Teks yang Disediakan ▸
# # # # # # #

Kudeta Militer Pemerintahan Sudan, Perdana Menteri Ditangkap
Upaya kudeta di Ibu Kota Sudan, Khartoum, terjadi saat mayoritas anggota kabinet dan partai pendukung pemerintah di tangkap. Dilansir Reuters, mantan menteri dan penasihat untuk Perdana Menteri, Faisal Mohamed Salih, serta anggota dewan Mohamed al-Faki Soleiman juga turut ditangkap.
Dewan Informasi Sudan menyatakan Perdana Menteri Abdalla Hamdok yang ditangkap dipindahkan ke lokasi yang dirahasiakan setelah menolak menyatakan dukungan pada kudeta militer yang terjadi. Sehari setelahnya, Perdana Menteri beserta istrinya diperbolehkan kembali ke rumah, sehingga keamanan sekitar langsung dijaga ketat. Namun, elit politik lain masih ditahan di lokasi yang dirahasiakan tersebut.
Ribuan pendukung konstitusi pada masa transisi demokrasi di Sudan menolak upaya kudeta, di mana aktivis pro-demokrasi Dura Gambo menyaksikan kekuatan paramiliter mengejar demonstran hingga wilayah pemukiman Khartoum. Suara tembakan terdengar karena kekuatan militer menembakan senjata ke arah demonstran. Sejauh ini terdapat tujuh orang dilaporkan tewas dan ratusan lainnya terluka.

# # # # # # #

Data yang Diberikan ▸
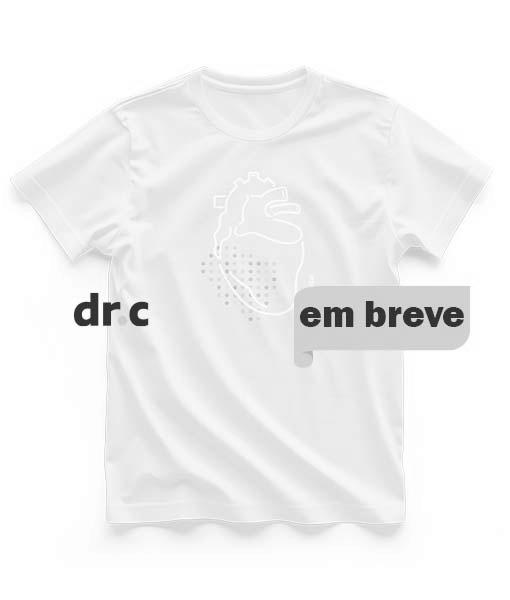 Camiseta  Algodão - dr.consulta [ESGOTADO]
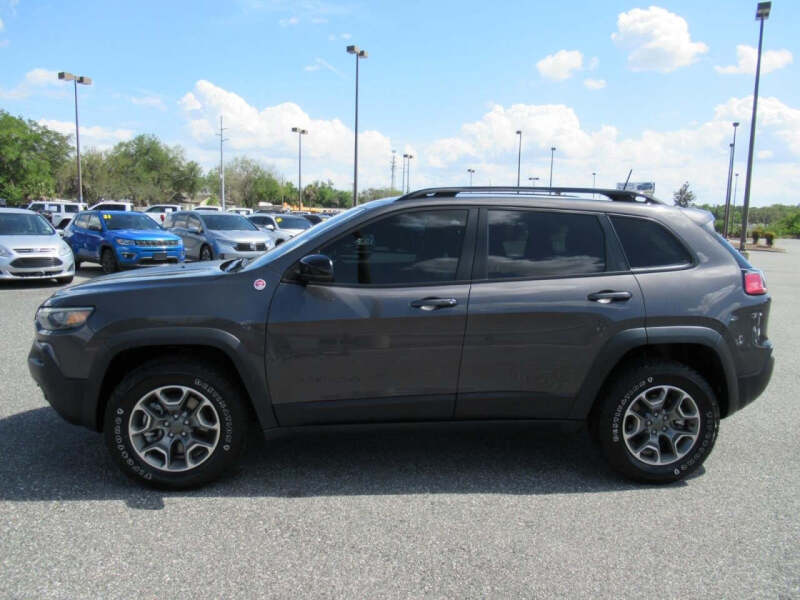 2022 Jeep Cherokee Trailhawk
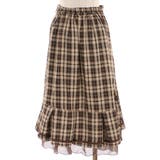 チェックフィッシュテールスカート | axes femme | 詳細画像13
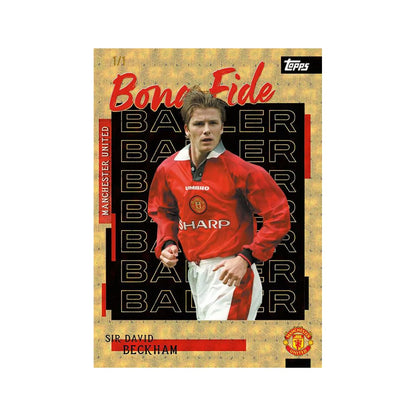 Team Set: Manchester United 2025/26 - Topps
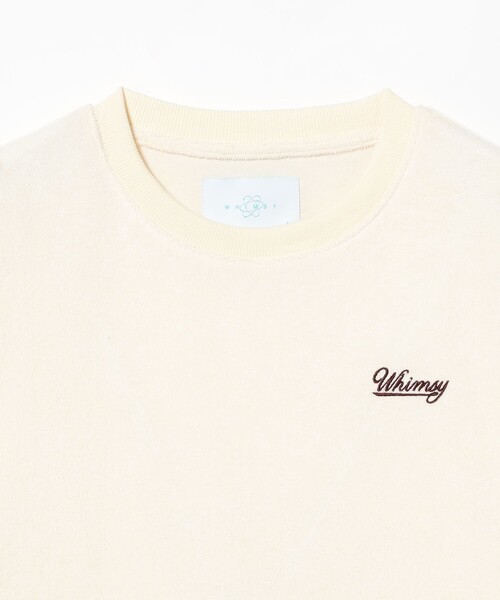 Whimzy（ウィムジー） tシャツ WHIMSY SOCKS / POOL-SIDE TEE メンズ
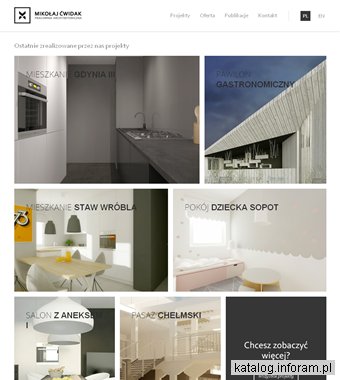MC ARCHITEKT. ĆWIDAK M. aranżacja wnętrz Gdynia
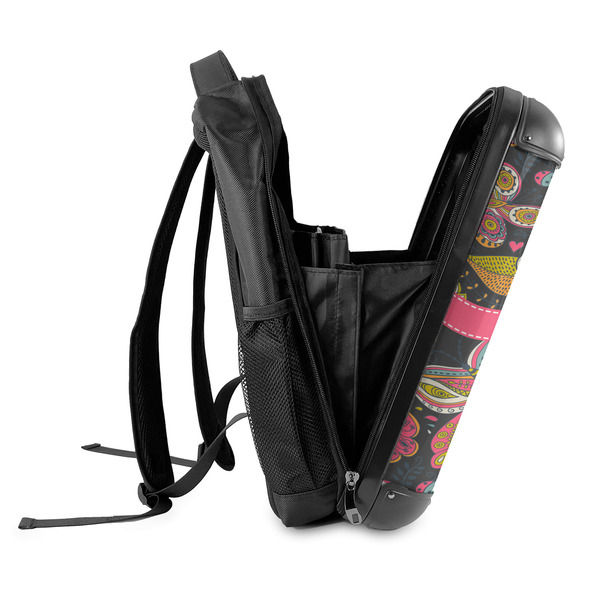 Birds & Butterflies 18" Hard Shell Backpacks - SIDE OPEN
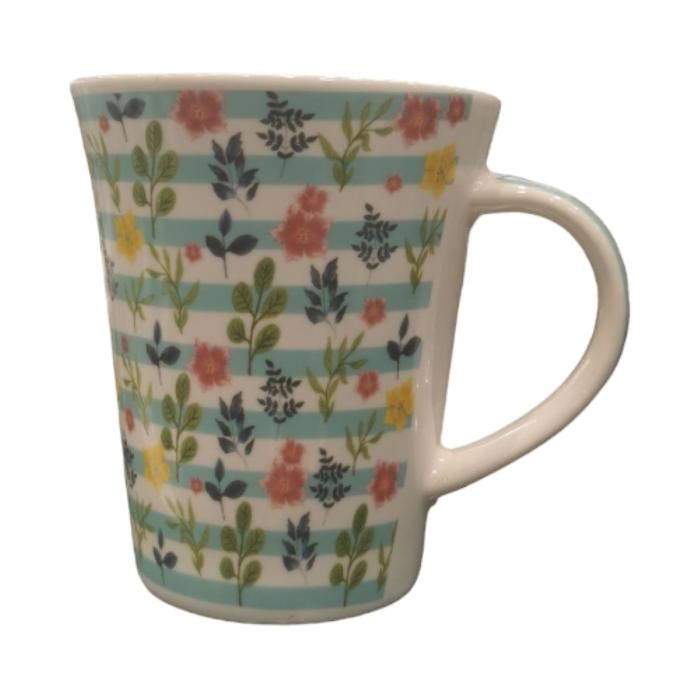 Mug Printemps – 8,2 x 10,3 x 5,5 cm – Motif aléatoire
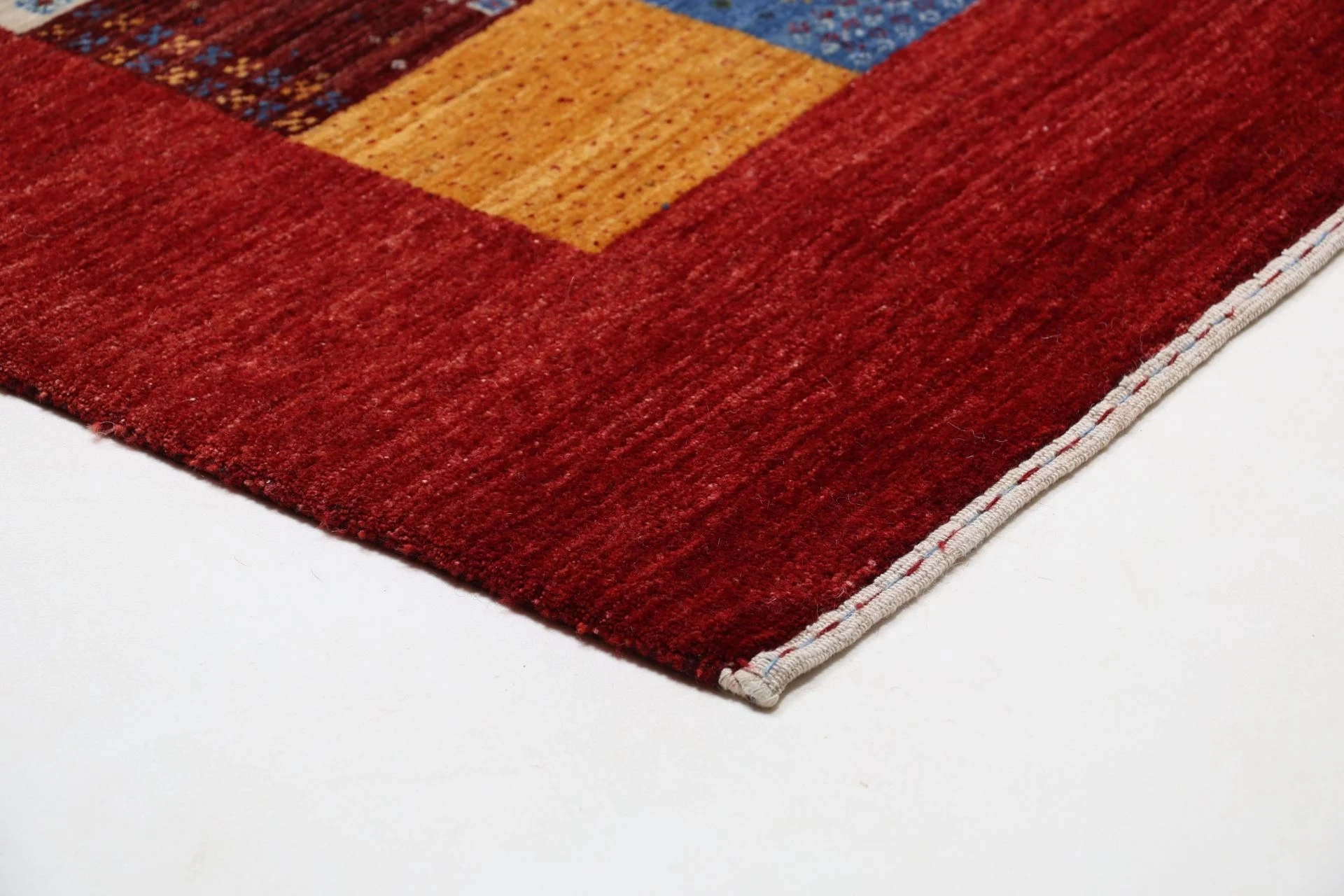 Handgeknüpfter Loribaft Orientteppich 253 × 349 cm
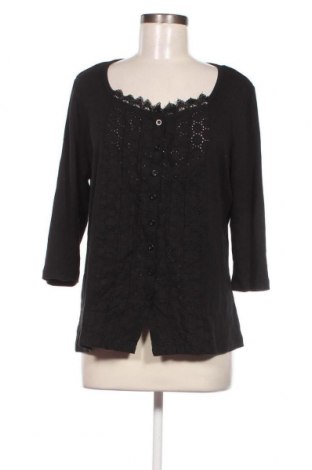 Γυναικείο πουκάμισο Target, Μέγεθος XL, Χρώμα Μαύρο, Τιμή 13,00 €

# # # # # # #

Daftar Tugas ▸
#1 Tuliskan kembali bagian teks tentang kudeta di Sudan, mulai dari "Ribuan pendukung konstitusi" dan berakhir pada "ratusan lainnya terluka.".
#2 Sebutkan semua nama orang yang muncul dalam teks tentang kudeta di Sudan.
#3 Tolong jawab pertanyaan berikut berdasarkan teks tentang kudeta di Sudan.
(a) Ke mana Perdana Menteri Abdalla Hamdok dipindahkan setelah ditangkap?
(b) Siapa yang diperbolehkan kembali ke rumah bersama Perdana Menteri sehari kemudian?
(c) Berapa orang yang sejauh ini dilaporkan tewas?

Jawaban Latihan ▸
#1
Ribuan pendukung konstitusi pada masa transisi demokrasi di Sudan menolak upaya kudeta, di mana aktivis pro-demokrasi Dura Gambo menyaksikan kekuatan paramiliter mengejar demonstran hingga wilayah pemukiman Khartoum. Suara tembakan terdengar karena kekuatan militer menembakan senjata ke arah demonstran. Sejauh ini terdapat tujuh orang dilaporkan tewas dan ratusan lainnya terluka.

#2
Faisal Mohamed Salih
Mohamed al-Faki Soleiman
Abdalla Hamdok
Dura Gambo

#3
(a) Ke lokasi yang dirahasiakan.
(b) Istrinya.
(c) Tujuh orang.